Data Scientist, Digital Marketing & Leadership Consultant for Startups at Consorte Marketing
Answered 4 months ago
It's not that OpenAI is avoiding Intel; it just hasn't happened yet. Bloomberg's October 2025 report on the "circular deals" shaping the $1 trillion AI boom explains that OpenAI's current hardware partnerships with NVIDIA and AMD are part of a reinforcing ecosystem. AI companies buy chips from vendors they also help fund, and those vendors, in turn, optimize their systems for the same AI workloads. Intel is still scaling its Gaudi 3 accelerators and related software stack, while NVIDIA and AMD already have production pipelines proven for OpenAI's infrastructure needs. There's also no shortage of demand to divide up, only a shortage of supply. Every viable GPU that's manufactured already has a buyer. In that sense, the only barrier is speed of production, not competition.
As one of the world's top-AI companies, OpenAI does not yet have any deals with Intel.
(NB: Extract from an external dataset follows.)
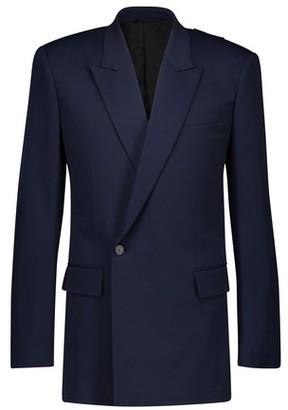 Balenciaga 80s Padded Shoulder Jacket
This is even though they are collaborating other major chip giants including Nvidia and AMD. The fact that the Trump administration have a vested interest in Intel brings some interesting political motivation to this. There are many potential explanations for why OpenAI and Intel aren't working together, to be fair. A reason may be a lack of funds. While OpenAI surely benefits from having an industry sponsor in a company as comprehensive as Intel, which is itself heavily involved in chip production, OpenAI may have different needs than what Intel can currently offer with traditional computer-oriented products.
It could be due to strategic reasons, or technical ones.Actually, OpenAI hasn't committed to anything with Intel. With that out of the way, AI training and inference is done on GPUs or purpose built accelerators like what NVIDIA/AMD are offering for sale, with Intel playing in the CPU arena. If OpenAI isn't pleased with the level of performance and scalability offered by INTC's AI hardware thesis, that might help explain a lack of a tie-up. Monetarily, if OpenAI decides to favor those partners that've proven the ecosystem of their AI hardware and great support for developers it won't come cheap. While Intel has made strides into AI silicon, its efforts may not have reached the level of maturity or efficiency required for OpenAI's plans to train and deploy models on a grand scale.
Back in 2017, OpenAI actually offered Intel a $1 billion deal to take a 15% stake in the company and get Intel involved in building their own custom AI chips. At the time, Intel passed on the deal. Their leaders just didn't think AI was going to take off anytime soon, and were hesitant to produce chips at a loss or with very slim margins. As a result OpenAI was left to look elsewhere for partners such as Nvidia and AMD, who jumped in early. Fast forward to today and OpenAI is powering ahead with Broadcom to design its own processors. Their focus is very much on developing processors that can keep up with the high-performance computing requirements for AI training. Intel, on the other hand, is shifting its attention towards utilising AI in inference and expanding its foundry business. But the problem is, the trust and momentum that would be required to seal the deal just isn't there. Even with government backing, so far the timing and technology alignment just hasn't been right to make a partnership work. It's not so much about the politics going on here, but rather a combination of the chances which were missed and differing priorities.